Slowing down for Bruckner

Posted on: August 21, 2015

“By the time I was a music major in college, with all the composers of the past competing for my attention, I had decided I could take a pass on Anton Bruckner,” writes Anthony Tommasini in Friday’s (8/21) New York Times. “From my impatient samplings of those symphonies, Bruckner struck me as a kind of ponderously monumental Brahms, or an inert and stretched-out Mahler…. Over the years, I came to appreciate ‘Bruckner time,’ let’s call it; that is, his way of structuring symphonies over long spans. Actually, it was deeper immersion in Wagner and Schubert that opened me to Bruckner, who revered both composers,” particularly Wagner’s Parsifal and Schubert’s Trio No. 2 in E flat for Violin, Cello and Piano, “a great yet stubbornly long work…. I started ‘getting’ Bruckner, particularly the Seventh Symphony…. The slow [first] movement, like a noble funeral ode with stretches of Wagnerian-tinged chorales, now seemed profound and inevitable.
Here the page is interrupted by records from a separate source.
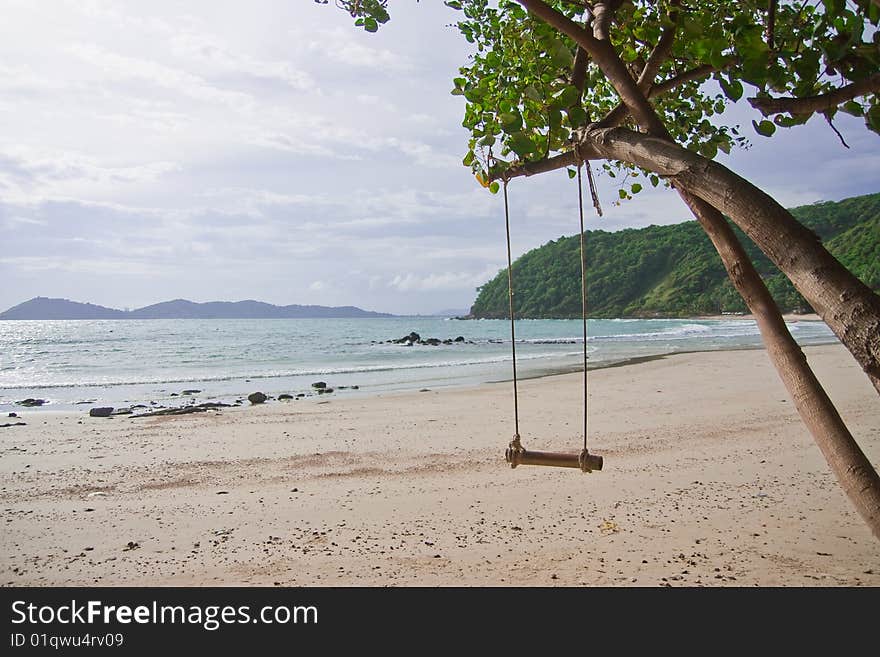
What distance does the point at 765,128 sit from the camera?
2523mm

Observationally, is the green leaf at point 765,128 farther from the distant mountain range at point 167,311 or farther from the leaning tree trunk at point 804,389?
the distant mountain range at point 167,311

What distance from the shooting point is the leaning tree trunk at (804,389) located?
2271 millimetres

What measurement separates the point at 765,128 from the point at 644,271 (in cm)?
7961

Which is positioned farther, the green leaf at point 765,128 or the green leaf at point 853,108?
the green leaf at point 853,108

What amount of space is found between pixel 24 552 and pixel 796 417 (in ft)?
29.4

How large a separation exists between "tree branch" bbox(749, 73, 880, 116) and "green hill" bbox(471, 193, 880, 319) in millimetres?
66810

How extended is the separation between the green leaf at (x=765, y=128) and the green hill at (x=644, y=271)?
220 ft

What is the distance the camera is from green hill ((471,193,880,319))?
68750 millimetres

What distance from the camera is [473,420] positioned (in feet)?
33.1

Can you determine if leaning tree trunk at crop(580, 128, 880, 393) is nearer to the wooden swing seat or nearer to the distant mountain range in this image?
the wooden swing seat

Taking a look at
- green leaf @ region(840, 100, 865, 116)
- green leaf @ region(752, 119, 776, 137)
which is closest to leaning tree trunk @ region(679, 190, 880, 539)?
green leaf @ region(752, 119, 776, 137)

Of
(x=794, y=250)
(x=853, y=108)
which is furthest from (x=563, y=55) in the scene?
(x=853, y=108)

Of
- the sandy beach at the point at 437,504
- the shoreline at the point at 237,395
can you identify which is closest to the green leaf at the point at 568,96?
the sandy beach at the point at 437,504
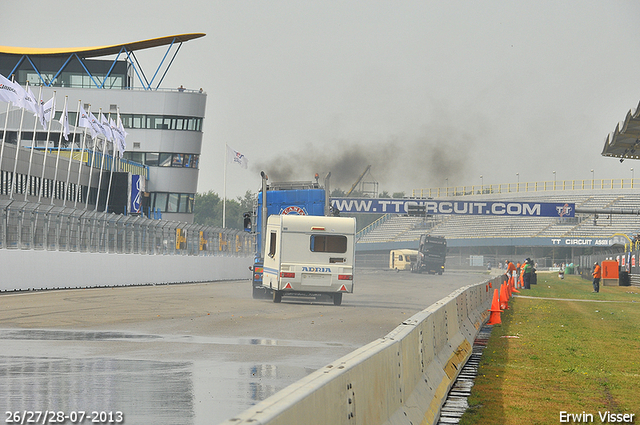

The scherzo came across like a grimmer, heavy-footed Schubert dance…. In 2010, when Kurt Masur conducted the New York Philharmonic in the Bruckner Seventh, I took along a playwright/director friend, Alec Duffy, who didn’t know the piece at all. ‘You have to hear it,’ I told him…. I never imagined I’d someday be turning anyone on to the Bruckner Seventh.”